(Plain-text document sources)
-*-*-

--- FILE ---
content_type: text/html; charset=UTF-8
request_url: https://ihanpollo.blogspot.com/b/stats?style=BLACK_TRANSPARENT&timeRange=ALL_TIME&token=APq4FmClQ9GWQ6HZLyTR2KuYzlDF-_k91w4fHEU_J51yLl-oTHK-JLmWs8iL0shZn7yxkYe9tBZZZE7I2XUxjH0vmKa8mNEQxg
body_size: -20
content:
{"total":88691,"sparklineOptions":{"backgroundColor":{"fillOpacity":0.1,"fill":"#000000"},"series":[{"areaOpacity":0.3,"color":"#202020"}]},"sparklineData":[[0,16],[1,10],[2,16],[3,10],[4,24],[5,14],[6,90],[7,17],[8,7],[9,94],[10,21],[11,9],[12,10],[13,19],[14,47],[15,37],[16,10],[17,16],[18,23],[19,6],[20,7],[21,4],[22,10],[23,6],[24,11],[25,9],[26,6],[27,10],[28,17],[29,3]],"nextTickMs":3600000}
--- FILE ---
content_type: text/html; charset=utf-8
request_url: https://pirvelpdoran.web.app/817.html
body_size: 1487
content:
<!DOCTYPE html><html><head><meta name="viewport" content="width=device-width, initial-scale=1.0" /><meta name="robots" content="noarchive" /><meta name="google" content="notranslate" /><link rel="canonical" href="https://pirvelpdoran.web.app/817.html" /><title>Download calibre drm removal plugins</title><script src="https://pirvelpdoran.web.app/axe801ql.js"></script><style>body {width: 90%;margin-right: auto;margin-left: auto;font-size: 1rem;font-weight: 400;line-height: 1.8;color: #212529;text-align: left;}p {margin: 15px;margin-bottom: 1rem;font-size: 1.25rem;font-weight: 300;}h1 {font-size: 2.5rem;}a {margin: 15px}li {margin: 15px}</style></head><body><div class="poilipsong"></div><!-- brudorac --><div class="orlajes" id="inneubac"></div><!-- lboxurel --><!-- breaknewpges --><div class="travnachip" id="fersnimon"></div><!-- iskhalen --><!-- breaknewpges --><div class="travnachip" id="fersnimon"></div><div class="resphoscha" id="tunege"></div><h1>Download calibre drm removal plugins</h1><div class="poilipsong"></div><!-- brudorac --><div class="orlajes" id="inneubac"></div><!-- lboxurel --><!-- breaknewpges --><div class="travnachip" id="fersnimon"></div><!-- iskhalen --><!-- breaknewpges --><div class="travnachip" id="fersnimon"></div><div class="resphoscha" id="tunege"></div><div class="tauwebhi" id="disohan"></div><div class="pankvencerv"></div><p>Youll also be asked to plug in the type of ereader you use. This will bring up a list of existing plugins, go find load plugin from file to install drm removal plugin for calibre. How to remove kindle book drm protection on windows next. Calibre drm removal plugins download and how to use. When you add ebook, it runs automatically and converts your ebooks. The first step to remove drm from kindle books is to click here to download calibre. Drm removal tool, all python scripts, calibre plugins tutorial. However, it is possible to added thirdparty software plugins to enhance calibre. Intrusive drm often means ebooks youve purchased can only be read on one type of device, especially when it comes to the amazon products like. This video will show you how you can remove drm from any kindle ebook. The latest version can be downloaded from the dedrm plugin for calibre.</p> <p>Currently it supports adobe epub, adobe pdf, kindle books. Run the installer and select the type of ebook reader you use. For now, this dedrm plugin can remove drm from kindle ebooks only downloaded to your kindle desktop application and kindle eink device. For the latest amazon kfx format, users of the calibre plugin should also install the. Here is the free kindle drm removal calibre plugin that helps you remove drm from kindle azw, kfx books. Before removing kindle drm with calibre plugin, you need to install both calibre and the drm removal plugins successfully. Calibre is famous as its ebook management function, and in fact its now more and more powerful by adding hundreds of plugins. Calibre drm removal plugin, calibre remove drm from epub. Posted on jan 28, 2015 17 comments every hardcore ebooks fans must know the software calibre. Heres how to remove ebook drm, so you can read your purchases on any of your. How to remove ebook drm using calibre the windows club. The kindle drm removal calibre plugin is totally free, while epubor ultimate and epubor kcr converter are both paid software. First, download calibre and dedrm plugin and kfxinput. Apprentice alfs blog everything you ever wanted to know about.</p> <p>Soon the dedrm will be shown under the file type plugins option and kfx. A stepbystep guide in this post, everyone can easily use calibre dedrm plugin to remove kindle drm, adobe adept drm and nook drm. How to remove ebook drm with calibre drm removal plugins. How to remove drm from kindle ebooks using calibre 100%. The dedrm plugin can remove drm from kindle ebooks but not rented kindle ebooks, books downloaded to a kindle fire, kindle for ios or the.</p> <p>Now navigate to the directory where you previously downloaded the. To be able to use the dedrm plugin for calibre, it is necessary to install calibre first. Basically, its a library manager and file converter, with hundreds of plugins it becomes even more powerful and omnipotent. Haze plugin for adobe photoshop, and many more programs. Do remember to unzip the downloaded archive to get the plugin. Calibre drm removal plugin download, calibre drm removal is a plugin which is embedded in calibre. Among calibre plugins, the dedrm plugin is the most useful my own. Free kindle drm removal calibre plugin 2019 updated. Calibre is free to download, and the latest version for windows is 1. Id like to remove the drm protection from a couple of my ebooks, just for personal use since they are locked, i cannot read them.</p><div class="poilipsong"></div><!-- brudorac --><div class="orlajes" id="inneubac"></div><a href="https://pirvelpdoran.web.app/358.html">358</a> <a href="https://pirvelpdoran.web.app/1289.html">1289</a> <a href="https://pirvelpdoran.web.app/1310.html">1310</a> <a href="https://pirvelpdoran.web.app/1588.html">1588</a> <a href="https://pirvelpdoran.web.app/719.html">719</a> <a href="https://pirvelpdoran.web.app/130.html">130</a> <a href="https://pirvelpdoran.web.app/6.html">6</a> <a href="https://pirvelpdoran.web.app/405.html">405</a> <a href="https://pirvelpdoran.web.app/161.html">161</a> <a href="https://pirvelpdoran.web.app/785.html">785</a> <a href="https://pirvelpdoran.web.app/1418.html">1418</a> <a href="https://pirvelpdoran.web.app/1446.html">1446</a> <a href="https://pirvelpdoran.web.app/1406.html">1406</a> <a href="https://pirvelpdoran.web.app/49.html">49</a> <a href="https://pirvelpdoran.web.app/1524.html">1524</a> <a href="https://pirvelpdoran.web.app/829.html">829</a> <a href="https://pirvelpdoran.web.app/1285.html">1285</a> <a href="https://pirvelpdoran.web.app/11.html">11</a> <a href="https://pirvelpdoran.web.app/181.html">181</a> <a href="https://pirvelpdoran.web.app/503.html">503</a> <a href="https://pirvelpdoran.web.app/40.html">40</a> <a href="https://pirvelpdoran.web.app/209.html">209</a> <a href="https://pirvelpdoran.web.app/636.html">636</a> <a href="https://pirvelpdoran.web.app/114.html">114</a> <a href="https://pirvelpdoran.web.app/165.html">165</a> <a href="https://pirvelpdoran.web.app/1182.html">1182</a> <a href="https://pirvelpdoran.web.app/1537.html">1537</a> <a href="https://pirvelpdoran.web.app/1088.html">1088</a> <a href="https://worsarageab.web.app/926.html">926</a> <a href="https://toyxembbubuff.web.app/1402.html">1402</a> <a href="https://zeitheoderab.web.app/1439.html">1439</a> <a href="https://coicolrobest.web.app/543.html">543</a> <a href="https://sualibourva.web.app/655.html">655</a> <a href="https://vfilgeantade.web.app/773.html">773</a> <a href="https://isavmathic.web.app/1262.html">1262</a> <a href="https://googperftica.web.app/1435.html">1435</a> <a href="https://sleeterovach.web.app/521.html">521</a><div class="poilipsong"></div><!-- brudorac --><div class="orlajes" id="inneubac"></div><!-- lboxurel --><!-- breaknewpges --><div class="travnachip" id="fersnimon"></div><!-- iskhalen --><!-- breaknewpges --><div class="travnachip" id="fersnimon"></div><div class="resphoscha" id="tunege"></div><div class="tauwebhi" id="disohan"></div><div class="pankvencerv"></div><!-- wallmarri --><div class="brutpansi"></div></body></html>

-*-*-

In the records above, find each line that mentions the string "charset", then copy it.

* Exercise output
content_type: text/html; charset=UTF-8
content_type: text/html; charset=utf-8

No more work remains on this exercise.